Taking Online Flamenco Guitar Lessons? Let The Music's Roots Ins

Are you fascinated by all things Flamenco? Have you ever wondered about the culture that introduced the world to this passionate music? Learn about the roots of this fiery music with your fellow aficionados through online Flamenco guitar lessons. We believe that by learning the history and culture of Flamenco music, you will unleash its potential to inspire you and all who hear you play.

Flamenco music has enticed many of its fans to search for its origins. A single point of origin, however, eludes even music historians, who have not come to any definite conclusion with respect to its history. One thing is certain: Flamenco music evolved from a multitude of cultures and influences. Moorish, Christian, Gypsy and non-Gypsy cultures have all contributed to the sound.

The word "Flamenco" most likely has its roots in the Arabic language. In the early nineteenth century, the word was a slang expression meaning "a snob." In an ironic twist, the word's meaning shifted radically, becoming a word which described the marginalized Gypsy (Gitano) population of the region. A few years later, people began using "Flamenco" to describe the Gypsies' songs and dances. Finally, at the century's end, the word assumed its modern meaning, the "Cante Flamenco" denoting a type of Andalusian song that shared its origins with both the Gypsy and non-Gypsy cultures of Andalusia.

The Gitanos, an itinerant people, arrived in Spain in the fifteenth century, ending their migration from northern India to Spain in 1492. The Gitanos were well-known for their musical talent, especially for their performance in the song and the dance. Their Indian background influenced their musical taste as well. Their singing style, called "voz rajada" (cracked voice) expressed perfectly the oppression and tragedy that the Gitanos experienced in their daily lives.

The Gitanos were only one ingredient in the musical environment that produced Flamenco music. Moorish, early Christian, Judaic and North African cultures which blended in multicultural Andalusia, helped to give Flamenco its unique flavor. Islamic music, in particular, contributed its form and phrasing to the Flamenco sound. Since the Andalusian region itself has a history of unending occupations and conquests, it is no surprise that Flamenco music is filled with passion and conflict.

Despite its close association with modern Flamenco music, the guitar did not play much of a role in the early days of the art form. Since Flamenco music was a mirror of workers? everyday lives, its early players accompanied themselves with the tools of their trades, such as the blacksmith?s hammer in the Martinete. Clapping their hands, beating sticks on the ground in simple accompaniments, these musicians shared their music as they worked, celebrated, and mourned the events of their daily lives.

One story claims that the Gitanos, having heard the classical guitar, adapted its techniques to accompany the Flamenco Cante (song).
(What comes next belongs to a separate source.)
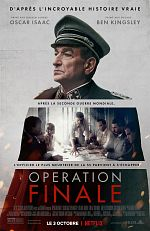 Operation Finale - FRENCH BDRip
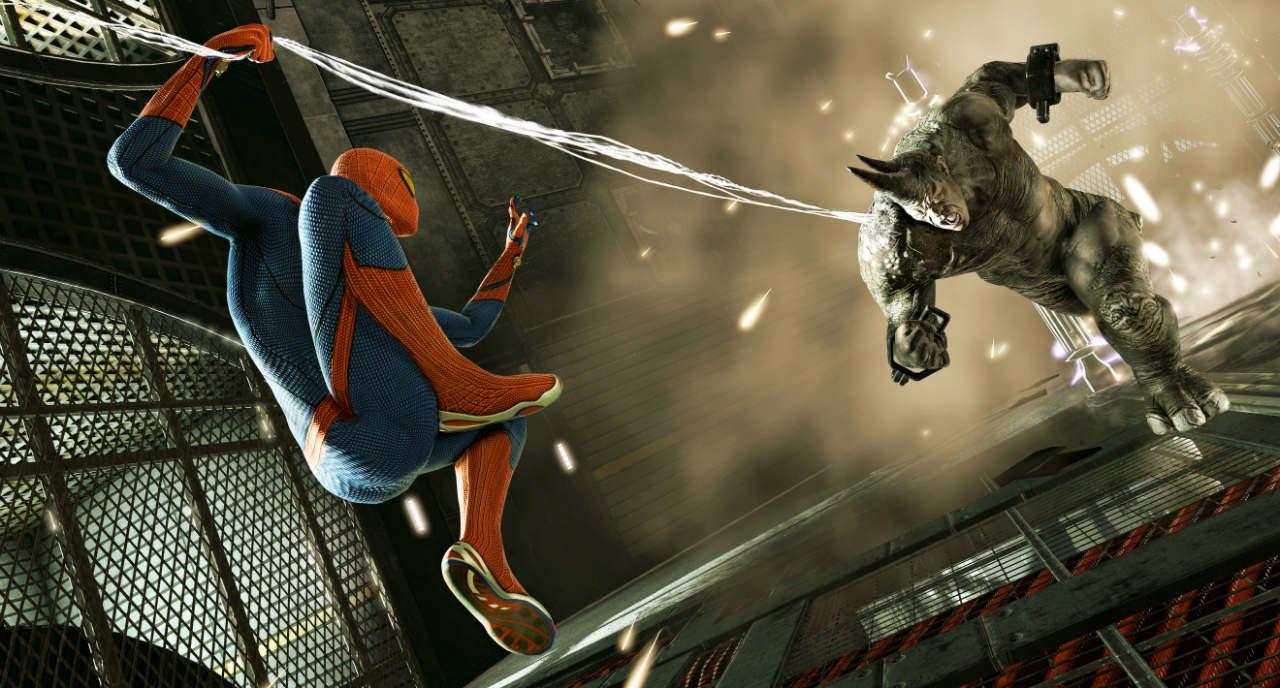 art - Amazing Spider-Man, the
The techniques, however, are so widely divergent that one would be hard-pressed to make that connection. In fact, the Flamenco guitar's accented phrasing more closely resembles techniques found in Arabic music composed for the ?ud, dating back to the time of the Moors.

Assimilation and integration have continued to mark the progress of this truly multicultural music. In its journey, Flamenco music incorporated some kinds of Andalusian folk music, South American songs, and even later, jazz and European popular music. Flamenco music continues to evolve to this very day. Today's Flamenco guitar students will become tomorrow's innovators in this truly proletarian art.